Réduction (d’abord perte de graisse, puis gain musculaire)
- Base : déficit calorique, objectif protéique clair, étapes cohérentes.
- SARM pertinents : Ostarine pour préserver les tissus ; Cardarine si le conditionnement physique est prioritaire.
- À noter : force lors des exercices importants et qualité du sommeil. Si les deux diminuent, vous avez exagéré.
Recomp (perte de graisse corporelle, développement musculaire léger)
- Base : déficit modéré ou maintien, programmation judicieuse, patience.
- SARM : selon votre expérience, Ostarine ou RAD-140 à faible ou modérée.
- Attentes : changement lent mais visible, pas de miracles en huit semaines.
Masse (taille et force)
- Base : excédent, surcharge progressive, gestion des articulations.
- SARM : Ligandrol, RAD-140 ou les deux si vous êtes avancé et organisé. MK-677 en arrière-plan pour la régénération.
- Ce que vous devez accepter : vous n’aurez pas l’air d’un athlète de haut niveau. Cela viendra plus tard.
Ce qui rend les SARM réellement efficaces
Les composés sont au centre de l’attention, mais ce sont les éléments moins spectaculaires qui accomplissent le travail le plus difficile :
- Entraînement avec une structure claire
Grands exercices composés, augmentation planifiée, volume suffisant pour obtenir des résultats. Un volume inutile et un choix aléatoire d’exercices empêchent les progrès plus rapidement que n’importe quel effet secondaire.
- Un apport en protéines adapté à vos besoins
Dire que vous « consommez beaucoup de protéines » et atteindre réellement 1,6 à 2,2 g par kg de poids corporel, ce n’est pas la même chose.

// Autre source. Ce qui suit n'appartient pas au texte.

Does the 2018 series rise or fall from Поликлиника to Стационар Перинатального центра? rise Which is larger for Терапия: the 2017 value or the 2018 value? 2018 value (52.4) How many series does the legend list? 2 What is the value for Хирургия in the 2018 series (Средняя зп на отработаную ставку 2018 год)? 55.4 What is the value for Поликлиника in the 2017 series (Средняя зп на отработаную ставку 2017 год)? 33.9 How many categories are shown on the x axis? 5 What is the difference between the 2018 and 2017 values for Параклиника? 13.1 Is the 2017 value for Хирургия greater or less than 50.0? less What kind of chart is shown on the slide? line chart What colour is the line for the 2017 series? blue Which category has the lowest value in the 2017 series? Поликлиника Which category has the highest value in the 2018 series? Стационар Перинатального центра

- Un sommeil digne d’un athlète, pas d’un touriste
Sept à neuf heures. Se coucher à la même heure la plupart des soirs.
Réduire la consommation de caféine en fin d’après-midi. C’est là que les avantages des SARM sont les plus évidents.

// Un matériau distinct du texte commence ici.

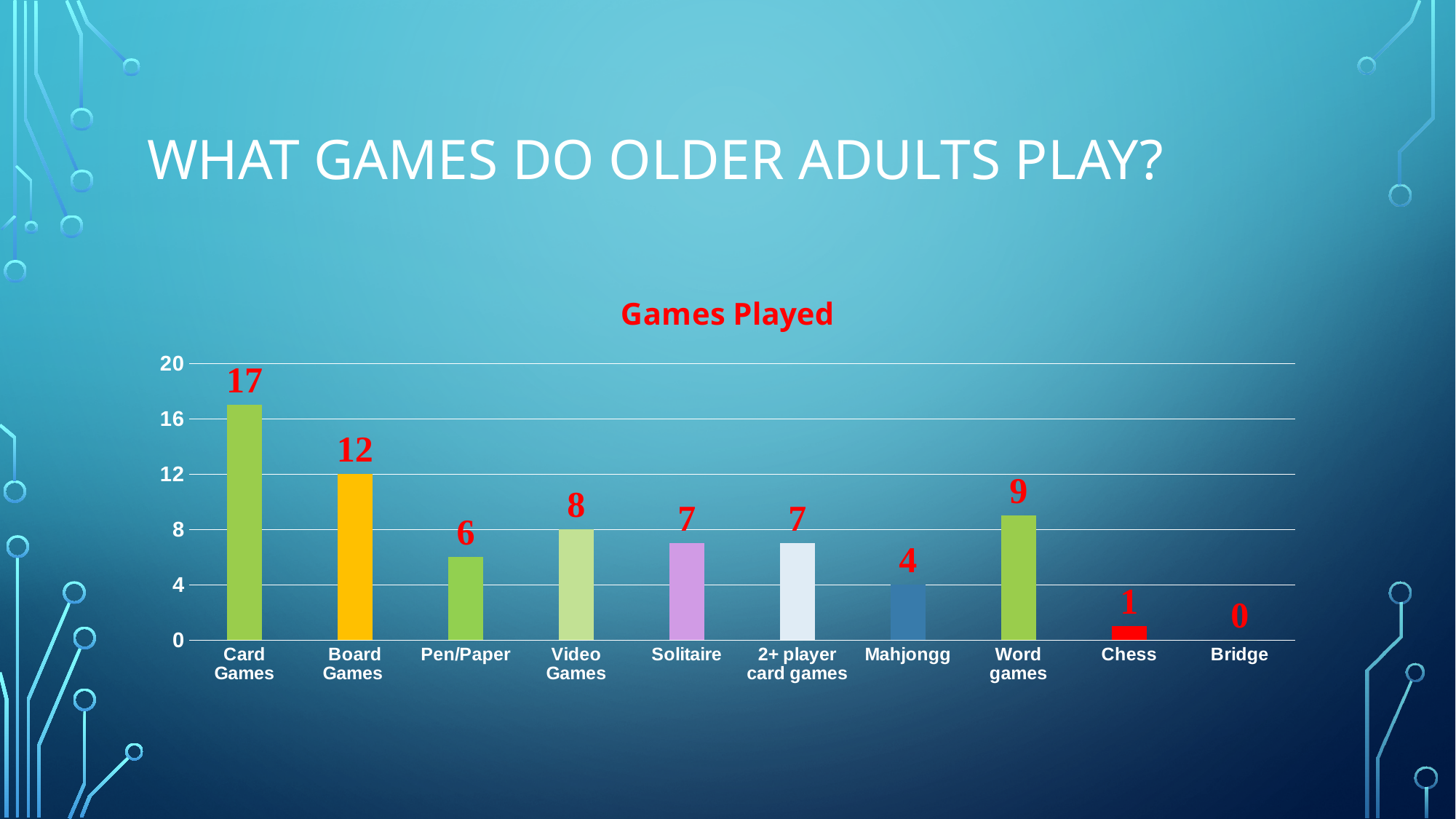
Which is larger, the value for Video Games or the value for Pen/Paper? Video Games What is the value for Word games? 9 What kind of chart is shown? Bar chart What is the value for Mahjongg? 4 What is the value for Chess? 1 How many categories are shown on the x axis? 10 What is the title of the chart? Games Played What is the difference between the values for Word games and Mahjongg? 5 What is the value for Card Games? 17 What is the difference between the values for Card Games and Board Games? 5 Which category has the highest value? Card Games Which category has the lowest value? Bridge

Lorsque ces bases sont en place, les SARM n’agissent pas comme par magie. Ils agissent comme un coup de pouce très perceptible. C’est ce que vous recherchez.
Glossaire, sans le ton didactique
- Récepteur androgène : le point d’ancrage dans les cellules qui réagit aux signaux de la testostérone.
- Anabolisant : tout processus qui construit des tissus.
- Aromatisation : conversion en œstrogène. Les stéroïdes classiques le font, mais la plupart des SARM ne le font pas.
- PCT : thérapie post-cycle. Courte période pendant laquelle vous aidez vos hormones à revenir à la normale.
- Suppression : votre corps décide : « Nous avons suffisamment de signaux, nous pouvons en produire moins nous-mêmes. »
- Demi-vie : estimation approximative de la durée pendant laquelle une dose reste efficace dans votre organisme.
Conclusion
Les SARM ne sont pas un raccourci pour éviter les efforts. Ils constituent un moyen de tirer davantage parti des périodes où les efforts sont déjà importants et constants.
Si vous êtes novice, il est généralement plus judicieux de commencer par optimiser votre entraînement et votre alimentation pendant quelques mois. Si vous souhaitez toujours expérimenter, commencez par quelque chose de léger comme l’Ostarine et consignez tout par écrit. Votre réaction à cette première étape vous en dira bien plus long que n’importe quelle discussion sur un forum.
Avec des objectifs clairs, des analyses sanguines appropriées et le respect de la récupération, les SARM peuvent être des outils puissants. En remplacement de la discipline, ils ne sont qu’un moyen supplémentaire de s’épuiser plus rapidement.